Denshaw is noted for its annual brass band contest, held on every Whit Friday. The Denshaw Whit Friday Band Contest was established in 1993 and in its first year attracted 25 bands.

Denshaw has a primary school named Christ Church Primary. It is a denominational school with the Church of England, linked with Denshaw's parish church.

Denshaw village hall is the home of an amateur dramatic group and hosts various village activities; the hall was awarded a grant of £10,000 by the Awards for All scheme, a small grants scheme run by the National Lottery.

Denshaw is referred to in Barclay James Harvest's 1993 song Ballad of Denshaw Mill.

==Public services==
Home Office policing in Denshaw is provided by the Greater Manchester Police. The force's "(Q) Division" have their headquarters for policing the Metropolitan Borough of Oldham at central Oldham; Denshaw's nearest police station is at Uppermill. Public transport is co-ordinated by Transport for Greater Manchester. Statutory emergency fire and rescue service is provided by the Greater Manchester Fire and Rescue Service.
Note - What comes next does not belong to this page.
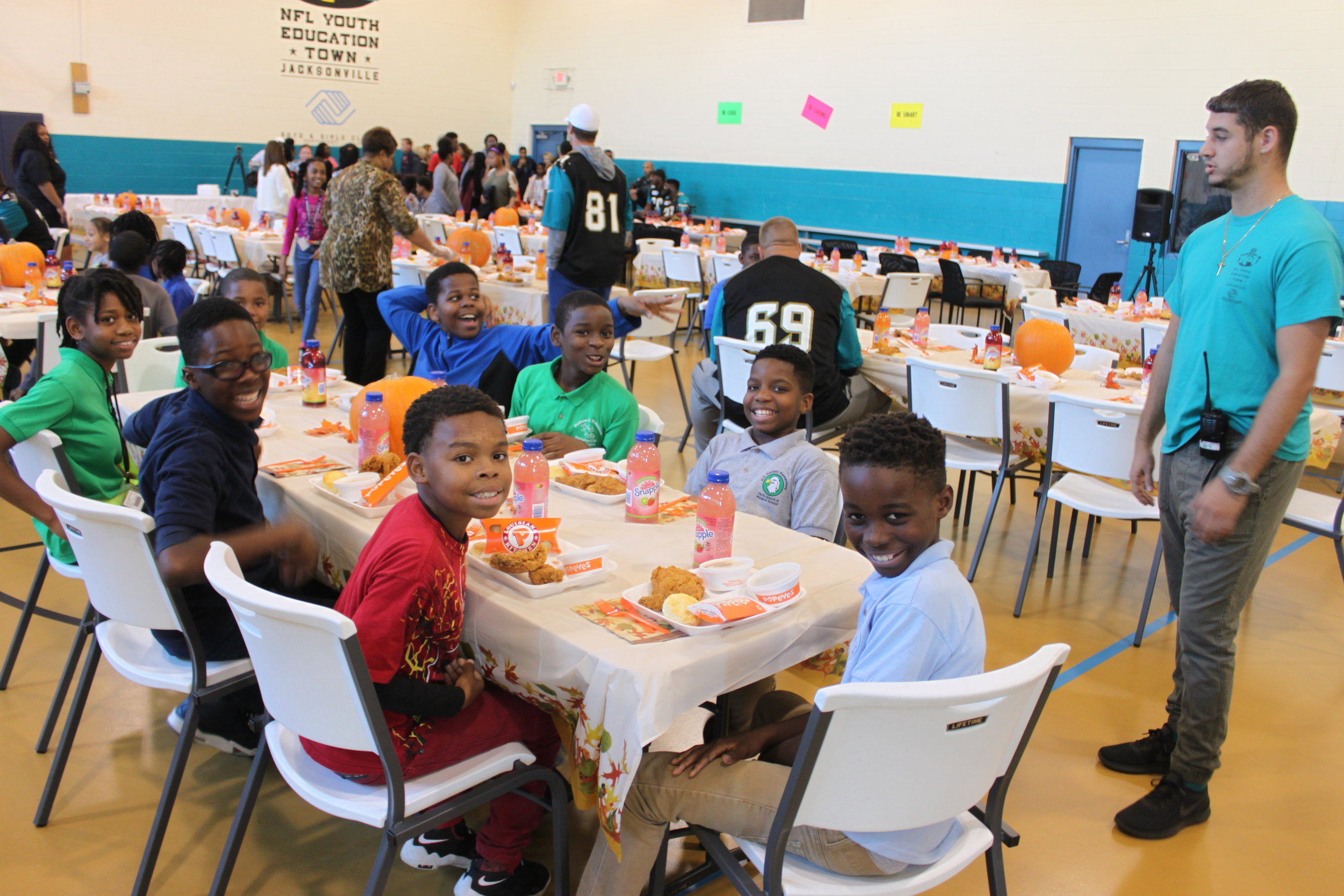2016: Jaguars Thanksgiving for NFL YET & St. Augustine Boys & Girls Club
There are no hospitals in Denshaw, the nearest being the Royal Oldham Hospital, in neighbouring Oldham. Pennine Acute Hospitals NHS Trust is the local NHS Trust. The North West Ambulance Service provides emergency patient transport to and from Denshaw. Other forms of health care are provided for locally by several small clinics and surgeries in and around Saddleworth.

Waste management is co-ordinated by the local authority via the Greater Manchester Combined Authority. Locally produced inert waste for disposal is sent to landfill at the Beal Valley. Denshaw's distribution network operator for electricity is United Utilities. United Utilities also manages Denshaw's drinking and waste water; water supplies being sourced from several local reservoirs, including Dovestone and Chew.